KOTA KINABALU, Dec 22 — The new Sabah government has announced it plans to reimplement the controversial Penampang Kaiduan Dam.
The dam was proposed during the Barisan Nasional (BN) administration as a solution to the water supply problems of the state capital Kota Kinabalu and the Papar district.
Sabah Assistant Public Works Minister Datuk Limus Jury said the government will implement “Kota Kinabalu Water Supply Phase III” to replace the proposed Kaiduan Dam, which was later renamed Papar Dam.
“We have studied the feasibility of implementing the Penampang Kaiduan Dam project to solve the water woes of Kota Kinabalu and Papar. We will proceed, following an assessment by Universiti Malaysia Sabah and IDS,” he said, in reference to the Institute of Development Studies of Sabah.
Limus said this during the question-and-answer session at the State Assembly sitting today, in response to a supplementary question by Kepayan assemblyman Jannie Lasimbang on the state government’s decision on the project.
When it was first mooted by the BN government, the project was hit by backlash over its likely socio-economic impact on the local community.
When the Warisan Plus government came into power in 2018, the project was renamed Papar Dam and relocated to an adjoining constituency but along the same river, irking village folk.
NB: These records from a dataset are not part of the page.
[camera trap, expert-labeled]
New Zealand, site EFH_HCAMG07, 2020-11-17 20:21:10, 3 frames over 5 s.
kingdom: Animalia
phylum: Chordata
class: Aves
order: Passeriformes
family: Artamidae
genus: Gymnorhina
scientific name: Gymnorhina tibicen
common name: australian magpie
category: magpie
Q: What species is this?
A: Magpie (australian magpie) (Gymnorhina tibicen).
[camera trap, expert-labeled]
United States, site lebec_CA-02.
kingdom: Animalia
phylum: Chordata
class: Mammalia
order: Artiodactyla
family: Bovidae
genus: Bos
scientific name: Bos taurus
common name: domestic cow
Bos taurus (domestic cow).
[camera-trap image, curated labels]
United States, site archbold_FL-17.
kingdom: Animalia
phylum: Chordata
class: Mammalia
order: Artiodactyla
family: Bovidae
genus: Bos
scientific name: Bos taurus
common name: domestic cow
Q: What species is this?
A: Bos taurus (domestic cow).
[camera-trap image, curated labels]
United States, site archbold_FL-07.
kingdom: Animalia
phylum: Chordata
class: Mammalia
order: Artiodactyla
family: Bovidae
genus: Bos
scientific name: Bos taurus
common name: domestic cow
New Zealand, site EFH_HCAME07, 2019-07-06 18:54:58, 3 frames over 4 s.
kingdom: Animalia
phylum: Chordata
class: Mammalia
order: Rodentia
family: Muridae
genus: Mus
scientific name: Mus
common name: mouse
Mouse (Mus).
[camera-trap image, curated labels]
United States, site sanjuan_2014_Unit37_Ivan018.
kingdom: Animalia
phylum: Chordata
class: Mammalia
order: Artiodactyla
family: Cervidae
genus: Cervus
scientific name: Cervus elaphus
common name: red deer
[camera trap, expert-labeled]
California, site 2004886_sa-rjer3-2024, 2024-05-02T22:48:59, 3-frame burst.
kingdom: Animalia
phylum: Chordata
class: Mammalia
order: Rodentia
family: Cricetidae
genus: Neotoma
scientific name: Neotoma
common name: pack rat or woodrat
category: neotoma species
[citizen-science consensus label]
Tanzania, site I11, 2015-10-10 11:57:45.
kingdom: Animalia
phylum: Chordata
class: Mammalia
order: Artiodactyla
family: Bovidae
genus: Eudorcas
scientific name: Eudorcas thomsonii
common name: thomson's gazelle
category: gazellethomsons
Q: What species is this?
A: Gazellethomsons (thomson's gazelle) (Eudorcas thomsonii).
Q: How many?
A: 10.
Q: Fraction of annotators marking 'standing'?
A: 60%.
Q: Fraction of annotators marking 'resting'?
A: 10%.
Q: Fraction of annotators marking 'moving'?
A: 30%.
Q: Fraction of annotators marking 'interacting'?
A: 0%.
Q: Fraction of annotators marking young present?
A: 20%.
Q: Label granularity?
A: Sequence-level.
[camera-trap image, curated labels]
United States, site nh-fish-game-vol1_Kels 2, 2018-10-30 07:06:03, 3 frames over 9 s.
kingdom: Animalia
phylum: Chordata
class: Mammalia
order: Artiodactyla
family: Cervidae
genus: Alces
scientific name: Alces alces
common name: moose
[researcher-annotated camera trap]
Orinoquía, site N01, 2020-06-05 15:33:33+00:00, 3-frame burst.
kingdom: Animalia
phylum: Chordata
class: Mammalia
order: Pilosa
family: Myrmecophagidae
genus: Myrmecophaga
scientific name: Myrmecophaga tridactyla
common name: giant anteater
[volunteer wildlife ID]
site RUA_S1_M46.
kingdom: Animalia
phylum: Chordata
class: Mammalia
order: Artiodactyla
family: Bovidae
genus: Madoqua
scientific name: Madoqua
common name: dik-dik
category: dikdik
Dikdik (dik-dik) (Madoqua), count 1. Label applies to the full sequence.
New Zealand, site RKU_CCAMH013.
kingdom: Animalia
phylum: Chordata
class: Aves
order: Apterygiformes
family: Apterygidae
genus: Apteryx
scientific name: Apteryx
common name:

Non-governmental organisations, the Opposition and the community at large objected to the project, said to be a hydro dam generating electricity as well, and accused the Warisan Plus government of rescinding a promise to cancel the project if elected.
Limus said that the federal government had approved a grant of RM2.53 billion under the 11th Malaysia Plan to improve water supply in the interior of Sabah.
He said Budget 2021 also approved RM450 million to implement rural water supply projects, covering five areas, namely Kemabong,Tenom, Kiulu, Ranau and Sook.
“I also hope that the state government can provide additional funding for preliminary preparations like design, land procurement, soil investigation and land survey so that these water supply development projects can proceed immediately,” he said.
Limus added that the state government’s goal is to provide all rural areas in the state with tap water supply by 2025.